> _Task requirements_:
Copy out the entries verbatim, from the line that contains "How far from the photographer's" through the final line of the entries.

> _Supplied records_:
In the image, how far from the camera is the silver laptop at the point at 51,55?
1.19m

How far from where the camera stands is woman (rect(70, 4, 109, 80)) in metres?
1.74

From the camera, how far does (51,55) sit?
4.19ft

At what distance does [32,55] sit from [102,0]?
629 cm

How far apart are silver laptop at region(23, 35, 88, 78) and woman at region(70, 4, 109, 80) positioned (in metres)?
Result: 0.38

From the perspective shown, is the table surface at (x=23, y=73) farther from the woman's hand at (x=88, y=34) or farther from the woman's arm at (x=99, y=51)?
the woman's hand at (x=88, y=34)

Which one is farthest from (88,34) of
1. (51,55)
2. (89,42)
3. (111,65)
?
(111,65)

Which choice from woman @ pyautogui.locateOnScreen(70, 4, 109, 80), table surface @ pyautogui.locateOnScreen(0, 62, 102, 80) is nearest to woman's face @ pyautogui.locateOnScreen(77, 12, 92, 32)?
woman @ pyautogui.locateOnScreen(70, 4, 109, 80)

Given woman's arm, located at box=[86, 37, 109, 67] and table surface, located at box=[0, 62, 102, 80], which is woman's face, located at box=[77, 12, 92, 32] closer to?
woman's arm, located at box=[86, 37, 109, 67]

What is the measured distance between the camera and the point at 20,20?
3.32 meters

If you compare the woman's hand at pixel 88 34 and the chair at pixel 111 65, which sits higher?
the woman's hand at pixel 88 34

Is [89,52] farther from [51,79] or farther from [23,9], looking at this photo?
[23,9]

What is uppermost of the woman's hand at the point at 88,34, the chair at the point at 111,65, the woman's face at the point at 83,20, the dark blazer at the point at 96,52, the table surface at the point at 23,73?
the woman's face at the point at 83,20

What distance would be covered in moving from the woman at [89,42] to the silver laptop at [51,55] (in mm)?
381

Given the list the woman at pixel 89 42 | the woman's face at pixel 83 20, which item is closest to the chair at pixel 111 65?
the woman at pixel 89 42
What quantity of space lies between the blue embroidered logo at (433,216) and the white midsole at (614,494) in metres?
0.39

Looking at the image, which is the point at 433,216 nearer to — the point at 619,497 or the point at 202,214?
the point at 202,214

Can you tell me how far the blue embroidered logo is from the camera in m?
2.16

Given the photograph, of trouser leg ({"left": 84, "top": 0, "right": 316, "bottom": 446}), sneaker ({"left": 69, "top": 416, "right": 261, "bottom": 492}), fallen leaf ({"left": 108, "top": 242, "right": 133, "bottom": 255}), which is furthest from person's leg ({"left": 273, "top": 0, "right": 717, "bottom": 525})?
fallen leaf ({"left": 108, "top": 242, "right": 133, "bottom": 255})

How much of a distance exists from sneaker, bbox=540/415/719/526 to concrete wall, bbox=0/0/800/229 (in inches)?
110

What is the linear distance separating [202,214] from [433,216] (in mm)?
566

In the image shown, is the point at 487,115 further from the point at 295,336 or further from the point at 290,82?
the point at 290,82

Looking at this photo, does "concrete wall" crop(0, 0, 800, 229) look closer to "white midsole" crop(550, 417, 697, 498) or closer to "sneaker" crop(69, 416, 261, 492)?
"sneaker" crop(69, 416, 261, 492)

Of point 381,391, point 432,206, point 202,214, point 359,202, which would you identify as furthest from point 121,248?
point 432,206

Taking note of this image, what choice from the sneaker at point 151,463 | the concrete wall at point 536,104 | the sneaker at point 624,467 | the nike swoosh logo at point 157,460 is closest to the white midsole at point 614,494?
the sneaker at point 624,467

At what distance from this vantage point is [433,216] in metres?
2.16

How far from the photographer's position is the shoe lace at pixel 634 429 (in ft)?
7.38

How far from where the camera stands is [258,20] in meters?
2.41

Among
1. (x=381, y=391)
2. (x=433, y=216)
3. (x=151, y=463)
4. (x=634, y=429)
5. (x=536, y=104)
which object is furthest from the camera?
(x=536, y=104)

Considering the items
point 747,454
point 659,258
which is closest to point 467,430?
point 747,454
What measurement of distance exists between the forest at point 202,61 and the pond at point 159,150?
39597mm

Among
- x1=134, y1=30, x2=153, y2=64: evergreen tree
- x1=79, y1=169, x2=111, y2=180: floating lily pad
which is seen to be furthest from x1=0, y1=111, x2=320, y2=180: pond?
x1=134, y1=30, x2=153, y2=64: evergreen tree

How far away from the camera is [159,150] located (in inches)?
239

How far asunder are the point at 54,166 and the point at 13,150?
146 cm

> _Output below_:
How far from the photographer's position is the shoe lace at pixel 634 429 (in ft)?
7.38

How far from where the camera stands is [258,20] in meters?
2.41

Among
1. (x=381, y=391)
2. (x=433, y=216)
3. (x=151, y=463)
4. (x=634, y=429)
5. (x=536, y=104)
which object is furthest from the camera?
(x=536, y=104)

Considering the items
point 747,454
point 659,258
which is closest to point 467,430?
point 747,454
What measurement of distance exists between the forest at point 202,61 and the pond at point 159,150?
39597mm

Among
- x1=134, y1=30, x2=153, y2=64: evergreen tree
- x1=79, y1=169, x2=111, y2=180: floating lily pad
which is seen to be furthest from x1=0, y1=111, x2=320, y2=180: pond?
x1=134, y1=30, x2=153, y2=64: evergreen tree

How far away from the camera is [159,150] located (in inches)?
239

How far asunder are the point at 54,166 and the point at 13,150?
146 cm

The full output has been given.